While the U.S. Federal Reserve Board and the Bank of Canada have suggested rates won’t go any higher – with Canada at 5 per cent and the U.S. at 5.5 per cent – at the start of the year, the market was pricing in rate cuts of 150 basis points, or six rate cuts of 25 basis points, to cut the rate to 3.5 per cent in Canada.

“We don’t see that coming to fruition,” Ms. Bangsund says. “The market needs to adjust.” Recently, the market did just that after U.S. retail sales came in stronger than expected and several Fed speakers tamed rate-cut expectations – the market was at 80 per cent odds of a rate cut in March and then it dropped to 50 per cent, she explains.

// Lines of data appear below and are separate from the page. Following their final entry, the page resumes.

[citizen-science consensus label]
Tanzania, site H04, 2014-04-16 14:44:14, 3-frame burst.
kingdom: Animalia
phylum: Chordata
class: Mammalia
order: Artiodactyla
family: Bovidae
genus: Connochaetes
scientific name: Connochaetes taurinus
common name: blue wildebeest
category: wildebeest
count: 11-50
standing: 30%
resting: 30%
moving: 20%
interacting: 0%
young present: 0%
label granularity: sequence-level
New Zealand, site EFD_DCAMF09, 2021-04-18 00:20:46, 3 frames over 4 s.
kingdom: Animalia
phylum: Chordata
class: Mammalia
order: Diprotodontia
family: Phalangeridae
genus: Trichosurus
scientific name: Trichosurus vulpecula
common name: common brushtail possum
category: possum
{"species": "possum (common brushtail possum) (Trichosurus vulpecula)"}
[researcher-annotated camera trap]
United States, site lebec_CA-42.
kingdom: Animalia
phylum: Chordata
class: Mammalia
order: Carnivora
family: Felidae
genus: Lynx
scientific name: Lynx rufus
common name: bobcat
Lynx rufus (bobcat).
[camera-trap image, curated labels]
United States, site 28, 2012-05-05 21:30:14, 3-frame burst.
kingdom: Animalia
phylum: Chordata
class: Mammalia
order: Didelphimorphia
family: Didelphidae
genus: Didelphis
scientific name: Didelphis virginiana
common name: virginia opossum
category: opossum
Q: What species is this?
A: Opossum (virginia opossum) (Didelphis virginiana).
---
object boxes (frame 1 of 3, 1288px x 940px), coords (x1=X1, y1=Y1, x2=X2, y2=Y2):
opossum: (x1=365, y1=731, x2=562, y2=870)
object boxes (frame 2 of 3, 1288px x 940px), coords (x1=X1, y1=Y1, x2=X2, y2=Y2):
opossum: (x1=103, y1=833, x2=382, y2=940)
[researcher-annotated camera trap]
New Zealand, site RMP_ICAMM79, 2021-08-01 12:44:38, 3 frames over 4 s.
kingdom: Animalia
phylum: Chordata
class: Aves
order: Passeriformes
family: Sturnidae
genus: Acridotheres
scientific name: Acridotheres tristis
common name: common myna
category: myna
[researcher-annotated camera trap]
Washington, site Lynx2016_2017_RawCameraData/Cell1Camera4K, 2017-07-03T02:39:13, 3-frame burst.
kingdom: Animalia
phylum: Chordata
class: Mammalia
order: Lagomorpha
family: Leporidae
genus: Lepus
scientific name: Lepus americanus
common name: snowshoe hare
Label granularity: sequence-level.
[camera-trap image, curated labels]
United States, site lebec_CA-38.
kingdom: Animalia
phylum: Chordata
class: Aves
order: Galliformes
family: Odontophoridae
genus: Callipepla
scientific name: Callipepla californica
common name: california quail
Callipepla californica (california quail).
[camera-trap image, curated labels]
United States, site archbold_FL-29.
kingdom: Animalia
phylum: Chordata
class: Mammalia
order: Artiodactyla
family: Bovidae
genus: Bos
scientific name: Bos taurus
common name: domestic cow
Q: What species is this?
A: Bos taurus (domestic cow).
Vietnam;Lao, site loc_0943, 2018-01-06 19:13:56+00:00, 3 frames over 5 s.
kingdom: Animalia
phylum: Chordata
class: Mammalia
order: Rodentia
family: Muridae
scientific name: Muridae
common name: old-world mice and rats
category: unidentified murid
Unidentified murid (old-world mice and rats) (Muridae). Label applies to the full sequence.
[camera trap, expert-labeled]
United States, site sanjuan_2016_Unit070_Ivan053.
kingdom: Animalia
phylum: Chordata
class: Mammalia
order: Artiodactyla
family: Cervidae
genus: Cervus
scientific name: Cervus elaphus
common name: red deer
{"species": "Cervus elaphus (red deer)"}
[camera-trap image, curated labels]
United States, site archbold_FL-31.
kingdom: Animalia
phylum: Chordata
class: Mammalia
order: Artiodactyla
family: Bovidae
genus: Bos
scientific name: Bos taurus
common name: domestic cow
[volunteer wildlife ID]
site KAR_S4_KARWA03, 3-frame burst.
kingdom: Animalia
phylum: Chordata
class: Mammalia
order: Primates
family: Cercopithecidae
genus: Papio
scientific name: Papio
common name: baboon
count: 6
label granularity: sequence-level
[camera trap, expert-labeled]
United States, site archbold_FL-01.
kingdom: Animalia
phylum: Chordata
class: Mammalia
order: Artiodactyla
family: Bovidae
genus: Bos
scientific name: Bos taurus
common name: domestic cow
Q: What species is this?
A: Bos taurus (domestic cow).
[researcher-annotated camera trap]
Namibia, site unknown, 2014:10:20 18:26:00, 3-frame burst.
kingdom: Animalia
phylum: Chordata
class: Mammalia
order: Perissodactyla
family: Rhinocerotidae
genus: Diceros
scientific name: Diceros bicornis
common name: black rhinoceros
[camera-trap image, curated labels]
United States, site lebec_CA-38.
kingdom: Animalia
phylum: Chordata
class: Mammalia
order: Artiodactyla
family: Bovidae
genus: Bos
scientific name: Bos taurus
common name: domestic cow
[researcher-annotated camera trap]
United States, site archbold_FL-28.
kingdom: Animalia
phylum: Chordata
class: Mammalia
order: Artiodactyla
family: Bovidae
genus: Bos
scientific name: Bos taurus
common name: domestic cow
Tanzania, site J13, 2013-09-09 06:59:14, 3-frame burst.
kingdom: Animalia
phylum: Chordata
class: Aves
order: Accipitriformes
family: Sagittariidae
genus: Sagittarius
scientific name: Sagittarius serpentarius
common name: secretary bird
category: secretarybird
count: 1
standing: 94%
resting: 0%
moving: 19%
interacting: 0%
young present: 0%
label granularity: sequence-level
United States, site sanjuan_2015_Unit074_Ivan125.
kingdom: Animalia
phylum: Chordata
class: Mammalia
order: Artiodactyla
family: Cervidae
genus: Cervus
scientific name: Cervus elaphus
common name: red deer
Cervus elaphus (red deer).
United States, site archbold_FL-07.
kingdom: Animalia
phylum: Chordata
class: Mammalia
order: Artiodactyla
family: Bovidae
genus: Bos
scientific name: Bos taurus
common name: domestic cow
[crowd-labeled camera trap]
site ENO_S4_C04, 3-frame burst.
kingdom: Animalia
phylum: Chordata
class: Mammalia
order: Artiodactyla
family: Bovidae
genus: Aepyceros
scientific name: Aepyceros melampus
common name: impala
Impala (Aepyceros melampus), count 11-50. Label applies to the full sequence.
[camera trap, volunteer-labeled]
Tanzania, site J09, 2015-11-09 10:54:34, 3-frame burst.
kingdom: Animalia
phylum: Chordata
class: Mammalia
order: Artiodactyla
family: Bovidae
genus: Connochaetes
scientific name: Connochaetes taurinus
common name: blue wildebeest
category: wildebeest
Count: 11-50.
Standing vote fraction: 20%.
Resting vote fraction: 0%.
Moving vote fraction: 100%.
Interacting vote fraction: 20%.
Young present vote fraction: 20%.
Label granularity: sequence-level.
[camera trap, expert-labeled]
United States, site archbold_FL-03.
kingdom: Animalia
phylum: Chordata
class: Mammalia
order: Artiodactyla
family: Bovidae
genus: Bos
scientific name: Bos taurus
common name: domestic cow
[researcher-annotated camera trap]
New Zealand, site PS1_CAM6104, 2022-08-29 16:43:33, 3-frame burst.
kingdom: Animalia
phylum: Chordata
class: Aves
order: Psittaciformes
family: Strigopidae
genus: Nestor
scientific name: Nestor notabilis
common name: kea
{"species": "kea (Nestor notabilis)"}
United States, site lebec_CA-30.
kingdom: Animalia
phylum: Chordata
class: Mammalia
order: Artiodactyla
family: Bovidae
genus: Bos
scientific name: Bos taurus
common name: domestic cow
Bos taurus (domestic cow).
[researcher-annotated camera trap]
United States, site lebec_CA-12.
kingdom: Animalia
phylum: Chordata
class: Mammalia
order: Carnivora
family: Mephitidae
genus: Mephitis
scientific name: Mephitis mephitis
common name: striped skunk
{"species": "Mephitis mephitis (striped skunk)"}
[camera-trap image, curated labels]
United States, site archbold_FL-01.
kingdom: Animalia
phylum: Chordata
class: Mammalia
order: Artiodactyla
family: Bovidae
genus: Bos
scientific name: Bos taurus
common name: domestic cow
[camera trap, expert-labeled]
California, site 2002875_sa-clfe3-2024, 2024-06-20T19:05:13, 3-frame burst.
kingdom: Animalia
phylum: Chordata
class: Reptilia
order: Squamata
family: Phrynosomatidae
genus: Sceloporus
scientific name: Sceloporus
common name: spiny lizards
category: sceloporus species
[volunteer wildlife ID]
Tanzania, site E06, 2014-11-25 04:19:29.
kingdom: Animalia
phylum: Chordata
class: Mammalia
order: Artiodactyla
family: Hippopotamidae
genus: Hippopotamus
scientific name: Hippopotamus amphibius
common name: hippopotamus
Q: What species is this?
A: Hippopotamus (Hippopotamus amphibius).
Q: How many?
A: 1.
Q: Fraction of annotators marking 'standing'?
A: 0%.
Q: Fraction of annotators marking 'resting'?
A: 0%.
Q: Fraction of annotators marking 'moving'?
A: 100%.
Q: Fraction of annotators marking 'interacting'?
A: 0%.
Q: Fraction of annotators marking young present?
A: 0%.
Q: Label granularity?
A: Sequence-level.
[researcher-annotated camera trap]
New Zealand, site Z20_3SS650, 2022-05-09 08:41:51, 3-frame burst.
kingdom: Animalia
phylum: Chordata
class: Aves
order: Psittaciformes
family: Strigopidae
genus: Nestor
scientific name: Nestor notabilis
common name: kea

That data caused investors to reconsider their views, she says, thinking that “maybe we went a little too far too fast on this bet for a flurry of rate cuts in 2024.”

Rate cut predictions for 2024 are far too optimistic, Mr. Ellis adds. “We don’t think rates are going to come down as soon and nearly as much as the market is hoping for right now.” If central banks don’t cut rates as expected, “certainly, we could see some sort of correction in the markets.”

The main factor for that view is that inflation is still much higher in the U.S. and Canada than the 2 per cent target and, while it has been falling gradually, “it’s getting a little stickier so [the inflation rate] is not coming down as quickly now as people had hoped,” Mr. Ellis explains.

In addition, central banks may be wary of cutting rates too quickly, reigniting inflation and fuelling an already resilient and strong economy in the U.S., he adds.

What’s good for the markets?

Markets are also expecting strong corporate earnings for 2024, Mr. Taillefer says, but if the economy is softer, then earnings won’t match expectations. “And that would be negative for the market.”

On the other hand, if corporate earnings are stronger than expected, “which is usually good for the market,” Mr. Taillefer explains, that would also result in the central bank keeping interest rates “higher for longer, maybe even a change in sentiment where [the central banks] could raise rates again, and that would be negative for the market multiples.”

The risk of a recession is another factor to watch for this year, he adds. “Last year, markets were expecting a recession. This year, they seem to have moved to [expecting] more of a soft landing.”

However, “we still think there’s a decent probability that we could see a recession,” Mr. Taillefer stresses. “Right now, the data seem to say we will be able to skirt that, but we can easily tip into recession. If that were the case, we think we would see a pretty significant correction in the market.”

How the economy does, and whether there are rate cuts, could also hit the “magnificent seven” tech stocks on the S&P 500 – Alphabet Inc. GOOGL-Q, Inc. AMZN-Q, Apple Inc. AAPL-Q, Meta Platforms Inc. META-Q, Microsoft Corp. MSFT-Q, Nvidia Corp. NVDA-Q and Tesla Inc. TSLA-Q – that rallied strongly last year and were a key driver of the market gains in the U.S., Mr. Ellis says.

“They will be vulnerable,” he says. “If the interest rate outlook changes and bond yields go up a little bit that could spell trouble for the technology sector.”

“We don’t think they can repeat what they did last year,” Mr. Taillefer adds.

One issue Caldwell is keeping an eye on is the global geopolitical risks, particularly if the conflict between Israel and Hamas broadens across the Middle East.

“That can have a significant impact on the global supply chain and the price of oil,” Mr. Taillefer explains, which won’t help inflation and could hinder the economy.

Then, there’s the U.S. election, which could spawn more uncertainty with November’s contest currently looking like it will be a rematch between President Joe Biden and former president Donald Trump.

“It’s just the uncertainty associated with the outcome,” Ms. Bangsund says. “That creates some volatility [amid] the headlines and noise around the potential for sharp policy reversals in 2025.”

While every year there are potential challenges to the forecasts, this year that’s “heightened,” Mr. Ellis says.

“There’s a fair amount of complacency right now that everything is going to go smoothly, that the economy’s going to have a soft landing, rates are going to come down and everybody lives happily ever after,” he explains. “Hopefully, that’s what happens, but there are a lot of wildcards out there.”